▶ **TASKS AND EXERCISES**:
1. Answer these questions from the text about the tank's lights and sump.
(a) About how much does each floodlight cost?
(b) What size are the filter socks on the left side of the sump?
(c) Along with sponges, what was added to the first section of the sump?
2. Resume the text about the tank's lights and sump, picking up after its last sentence.

▶ **TEXT SECTION**:
The lights are four Stasun 6500k 30w LED floodlights, they are about 25 dollars a piece and create an awesome shimmer effect. I don't have plans for planting this tank, but if I do, I think they should provide enough lumens for some low to medium light plants.
After I had the sump completed, I plumbed it together. The tank has 2 overflow boxes and each box had 2 holes drilled in the bottom, one for a drain and one for a return. The drains are 1" durso standpipes run through the bulkhead, directly into a union, the union then has a 90 degree elbow (I would have prefered a 1" 90 sweep here, but couldn't find them that were really expensive) and then a unioned ball valve, then barbed fittings to braided vinyl tubing, back into elbows into 100 micron filter socks on the left side of the sump.
My best advice here is it is definitely worth it to buy unions and unioned ball (or gate) valves. They add some cost to the plumbing, but the ability to take them apart for modifications, cleaning and moving make them super handy.
The first section of the sump is for mechanical, I added some sponges and poly-fil (not pictured) to help with the extra debris from the sand I added. but once the tank is established, I will likely just use the socks.

Saved entries
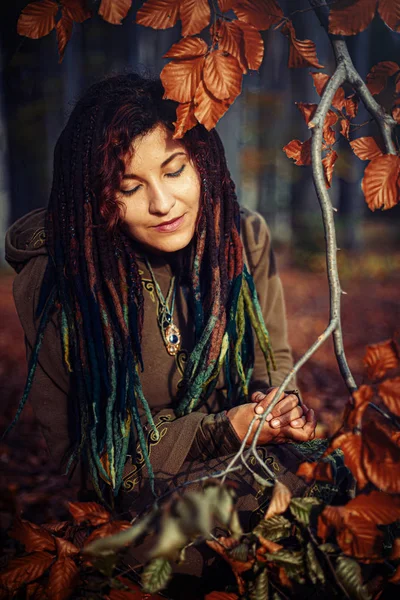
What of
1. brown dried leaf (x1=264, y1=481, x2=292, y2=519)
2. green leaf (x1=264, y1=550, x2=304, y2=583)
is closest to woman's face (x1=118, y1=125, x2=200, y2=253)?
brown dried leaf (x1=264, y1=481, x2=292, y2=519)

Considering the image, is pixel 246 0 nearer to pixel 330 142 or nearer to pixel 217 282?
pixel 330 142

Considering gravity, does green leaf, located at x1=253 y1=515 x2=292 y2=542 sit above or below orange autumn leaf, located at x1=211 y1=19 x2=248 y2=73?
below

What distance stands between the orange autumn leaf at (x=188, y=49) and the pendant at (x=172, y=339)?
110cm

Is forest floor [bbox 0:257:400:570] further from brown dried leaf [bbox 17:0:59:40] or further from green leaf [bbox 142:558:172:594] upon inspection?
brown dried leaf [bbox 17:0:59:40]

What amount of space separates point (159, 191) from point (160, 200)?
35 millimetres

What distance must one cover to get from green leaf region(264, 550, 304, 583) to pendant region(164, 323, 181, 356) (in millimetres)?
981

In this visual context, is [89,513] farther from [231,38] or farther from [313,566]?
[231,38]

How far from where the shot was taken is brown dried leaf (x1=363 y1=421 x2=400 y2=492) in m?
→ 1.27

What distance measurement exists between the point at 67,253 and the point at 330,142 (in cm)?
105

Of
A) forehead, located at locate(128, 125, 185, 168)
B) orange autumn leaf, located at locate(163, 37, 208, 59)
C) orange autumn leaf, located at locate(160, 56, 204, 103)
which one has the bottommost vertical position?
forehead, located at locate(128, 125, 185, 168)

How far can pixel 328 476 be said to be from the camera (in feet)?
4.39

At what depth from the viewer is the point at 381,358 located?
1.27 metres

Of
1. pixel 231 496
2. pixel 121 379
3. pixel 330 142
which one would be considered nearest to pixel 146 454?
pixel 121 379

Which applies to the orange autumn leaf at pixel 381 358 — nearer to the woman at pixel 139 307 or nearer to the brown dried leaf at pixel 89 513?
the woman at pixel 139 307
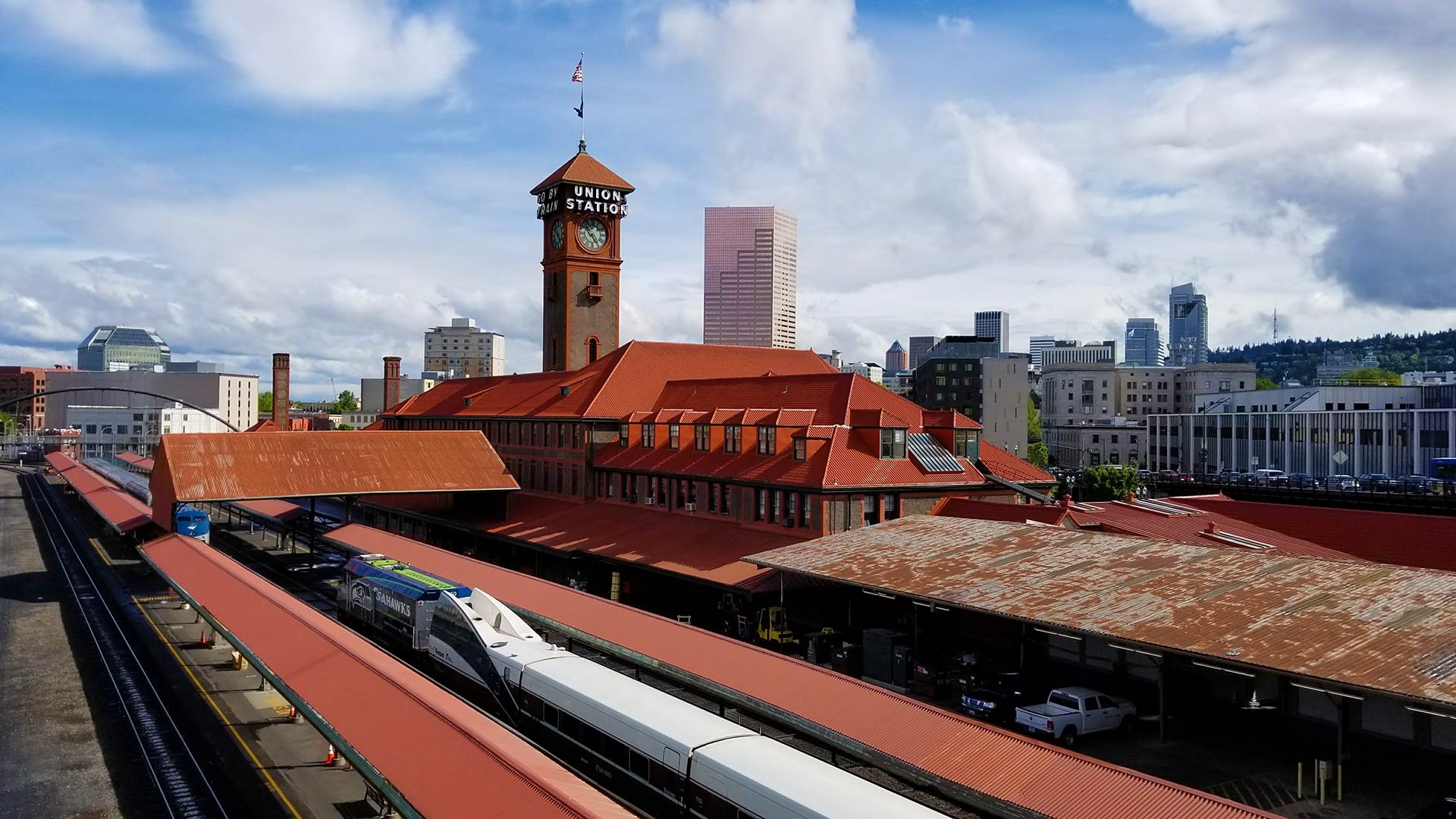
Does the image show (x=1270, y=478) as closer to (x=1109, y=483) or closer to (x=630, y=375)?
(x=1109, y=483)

▶ **ANSWERS IN ORDER**:
1.
(a) About 25 dollars.
(b) 100 micron.
(c) Poly-fil.

2.
The middle section of the sump is bio-filtration by way of 6 gallons of K1 kaldness biomedia, it occupies an approximate 11 gallon section of the sump. It is currently being kept in motion by a Whisper 300 air pump, but It isn't quite doing the job at the moment. I don't know if this is because the system is only a week old and the biomedia doesn't have enough beneficial bacteria on it to keep it suspended, or if I don't have enough propulsion to keep it all agitated. I am going to give it another couple weeks while the system cycles and see if it improves, if not I may have to add a powerhead to keep the media in a fluidized state.
The pumps that return the water from the sump back into the main tank are two Jebao DCP 6500lph pumps. This was the most expensive element of the setup. I was debating using 1 pump, but some sound advice I got was to do 2 pumps, and run them each at 50-60%. They will operate more quietly, and if (when) one fails, you can turn up the remaining pump to get you by until a replacement can be installed.
The returns are 3/4" PVC with union ball valves, 3/4" vinyl tubing, back to 3/4" PVC through the bulkheads and Loc-line returns into the main section of the display tank.
Pro Tip: Vinyl Tubing is a pain to work with because it holds its shape like crazy when it it room temp or cooler. The way I found to warm it to make it more pliable (after many failed methods) was to throw it in the clothes dryer with some towels to dampen the noise of vinyl tubing banging around as it tumbles. Only takes 10 minutes or so to get it nice and soft. Your spouse will look at you funny, this is ok.
Here is a picture of the tank being filled. It was nerve wracking and exciting:
Next I added some sand and driftwood. In the past I have used pool filter sand from a pool supply store, and it was really clean, and required no rinsing. For this project I bought some pool filter sand from a local hardware store. Boy was it dirty....
12 hours later.....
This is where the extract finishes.